----- Material for this task
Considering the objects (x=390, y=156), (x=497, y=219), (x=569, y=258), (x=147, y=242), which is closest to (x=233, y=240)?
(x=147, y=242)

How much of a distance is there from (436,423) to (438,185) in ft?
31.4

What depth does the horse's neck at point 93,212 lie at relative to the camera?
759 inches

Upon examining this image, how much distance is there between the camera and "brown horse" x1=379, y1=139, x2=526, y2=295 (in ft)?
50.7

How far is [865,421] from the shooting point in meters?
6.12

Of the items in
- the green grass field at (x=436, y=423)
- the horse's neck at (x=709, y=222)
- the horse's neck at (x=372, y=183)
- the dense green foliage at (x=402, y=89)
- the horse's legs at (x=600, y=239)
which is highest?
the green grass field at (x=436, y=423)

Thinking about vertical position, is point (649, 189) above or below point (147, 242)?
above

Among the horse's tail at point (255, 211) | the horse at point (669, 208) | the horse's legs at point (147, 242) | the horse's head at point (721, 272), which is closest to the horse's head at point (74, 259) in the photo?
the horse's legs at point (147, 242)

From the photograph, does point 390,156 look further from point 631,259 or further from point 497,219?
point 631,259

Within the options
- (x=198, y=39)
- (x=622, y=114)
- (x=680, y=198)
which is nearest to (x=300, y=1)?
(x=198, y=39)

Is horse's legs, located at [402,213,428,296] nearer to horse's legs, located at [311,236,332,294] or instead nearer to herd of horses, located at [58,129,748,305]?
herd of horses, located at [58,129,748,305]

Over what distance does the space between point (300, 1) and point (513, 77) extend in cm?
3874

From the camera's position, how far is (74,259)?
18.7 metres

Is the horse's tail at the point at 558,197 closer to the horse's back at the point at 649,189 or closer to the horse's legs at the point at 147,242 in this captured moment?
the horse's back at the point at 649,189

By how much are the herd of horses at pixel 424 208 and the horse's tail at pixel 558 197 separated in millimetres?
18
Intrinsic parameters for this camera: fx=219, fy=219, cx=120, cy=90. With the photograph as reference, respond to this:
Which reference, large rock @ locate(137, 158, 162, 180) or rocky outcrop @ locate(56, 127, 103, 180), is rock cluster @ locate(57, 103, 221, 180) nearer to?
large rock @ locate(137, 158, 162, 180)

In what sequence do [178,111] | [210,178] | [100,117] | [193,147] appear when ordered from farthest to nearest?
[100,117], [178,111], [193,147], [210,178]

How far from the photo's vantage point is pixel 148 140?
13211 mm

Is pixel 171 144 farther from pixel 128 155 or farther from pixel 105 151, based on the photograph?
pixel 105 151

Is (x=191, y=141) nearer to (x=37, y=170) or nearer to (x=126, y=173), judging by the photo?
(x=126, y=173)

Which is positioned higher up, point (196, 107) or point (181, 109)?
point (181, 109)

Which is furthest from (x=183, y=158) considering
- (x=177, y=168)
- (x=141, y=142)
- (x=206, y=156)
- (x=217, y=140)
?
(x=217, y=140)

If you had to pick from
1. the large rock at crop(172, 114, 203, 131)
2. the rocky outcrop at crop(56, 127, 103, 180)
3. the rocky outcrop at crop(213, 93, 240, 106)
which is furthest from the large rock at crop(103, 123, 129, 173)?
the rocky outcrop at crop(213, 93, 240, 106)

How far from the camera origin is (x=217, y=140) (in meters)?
----------
§ **Required task**:
Please pull out every line of the items above that contains the word "neck", and copy each one unchanged.

§ **Completed task**:
What depth does the horse's neck at point 93,212 lie at relative to the camera?
- the horse's neck at (x=709, y=222)
- the horse's neck at (x=372, y=183)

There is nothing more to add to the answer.